Após inúmeras visualizações desde a infância em VHS, ontem vi este filme pela primeira vez com ele deveria ser sempre visto, na sua edição de DVD de aniversário de dois discos. Aqui, não só pude desfrutar de todo o esplendor da imagem, como descobri a interessante cena inicial, que é geralmente retirada das exibições na TV (e aparentemente também o foi dos VHS). Esta cena mostra-nos um senhor a falar um pouco sobre Julio Verne, a sua obra, e como ela já havia sido passada ao cinema, nomeadamente por Meliés em ‘Voyage dans la lune’ (1902), da qual se mostram largos minutos. Daqui, e da imagem de um foguetão a descolar (também das primeiras imagens que o público alguma vez viu) se passa para a primeira cena do filme, na Inglaterra vitoriana. Brilhante.
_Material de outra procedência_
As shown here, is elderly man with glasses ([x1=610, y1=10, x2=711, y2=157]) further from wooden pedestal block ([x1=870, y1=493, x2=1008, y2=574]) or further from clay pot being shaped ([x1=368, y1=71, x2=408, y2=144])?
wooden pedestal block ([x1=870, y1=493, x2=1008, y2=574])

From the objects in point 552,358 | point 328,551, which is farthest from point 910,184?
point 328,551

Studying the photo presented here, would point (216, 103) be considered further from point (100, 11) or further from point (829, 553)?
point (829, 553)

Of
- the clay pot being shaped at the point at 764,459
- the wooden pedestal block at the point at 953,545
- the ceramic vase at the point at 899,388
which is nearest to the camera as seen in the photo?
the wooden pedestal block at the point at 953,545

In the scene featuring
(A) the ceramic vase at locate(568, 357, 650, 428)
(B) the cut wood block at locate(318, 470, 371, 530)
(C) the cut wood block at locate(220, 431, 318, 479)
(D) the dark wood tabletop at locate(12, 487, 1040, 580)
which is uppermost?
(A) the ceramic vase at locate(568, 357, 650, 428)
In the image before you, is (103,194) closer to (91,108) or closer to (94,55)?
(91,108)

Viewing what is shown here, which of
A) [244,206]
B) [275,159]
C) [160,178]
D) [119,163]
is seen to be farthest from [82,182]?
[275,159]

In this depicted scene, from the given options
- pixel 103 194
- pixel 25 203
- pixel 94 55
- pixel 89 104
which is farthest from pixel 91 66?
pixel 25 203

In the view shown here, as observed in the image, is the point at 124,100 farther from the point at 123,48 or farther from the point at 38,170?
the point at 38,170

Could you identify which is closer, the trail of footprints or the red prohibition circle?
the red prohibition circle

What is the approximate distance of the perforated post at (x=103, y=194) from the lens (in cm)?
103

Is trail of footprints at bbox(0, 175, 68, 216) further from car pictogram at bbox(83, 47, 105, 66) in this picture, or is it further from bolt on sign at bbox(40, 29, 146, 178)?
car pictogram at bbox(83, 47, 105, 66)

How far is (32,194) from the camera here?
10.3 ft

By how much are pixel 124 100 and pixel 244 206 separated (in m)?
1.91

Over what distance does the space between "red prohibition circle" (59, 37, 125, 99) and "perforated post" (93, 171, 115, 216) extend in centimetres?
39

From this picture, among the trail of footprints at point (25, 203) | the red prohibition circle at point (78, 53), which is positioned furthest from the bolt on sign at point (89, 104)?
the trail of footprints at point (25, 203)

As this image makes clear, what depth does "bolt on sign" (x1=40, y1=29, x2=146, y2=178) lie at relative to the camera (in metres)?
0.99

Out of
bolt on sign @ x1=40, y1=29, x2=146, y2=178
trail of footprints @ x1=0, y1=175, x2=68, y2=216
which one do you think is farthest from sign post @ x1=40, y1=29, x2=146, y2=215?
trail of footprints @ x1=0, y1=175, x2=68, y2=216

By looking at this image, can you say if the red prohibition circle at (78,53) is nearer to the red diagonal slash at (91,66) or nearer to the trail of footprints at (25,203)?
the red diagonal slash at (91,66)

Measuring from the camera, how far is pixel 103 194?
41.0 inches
Após o sucesso de ‘Around the World in Eighty Days’, Todd entrou para a lista de grandes produtores de Hollywood. No ano seguinte casaria com a rainha de Hollywood, Elizabeth Taylor, mas em 1958 iria falecer num desastre de avião. ‘Around the World in Eighty Days’ acabou por ser o seu único filme como produtor, mas o Óscar que recebeu (os Óscares de Melhor Filme são dados aos produtores) é a digna homenagem a um homem que tinha olho para o negócio e para o espectáculo, um Ziegfeld da sétima arte, e que poderia ter produzido inúmeras outras obras de enorme entretenimento e grandiosidade visual. Resta-nos ‘Around the World in Eighty Days’ como prova da sua grande visão, um filme que quebrou barreiras e que inspirou tantos outros, e que, como disse, poderá não figurar nas listas dos melhores filmes (nem o merece), nem dos filmes de uma vida, mas é sempre uma delícia de ver, e é um filme a revisitar, de tantos em tantos anos, em família, com os amigos, nunca desapontando. O cinema pode ter substituído o circo como o maior espectáculo na terra, e nesse sentido, ‘Around the World in Eighty Days’ é um dos maiores espectáculos que o cinema já produziu.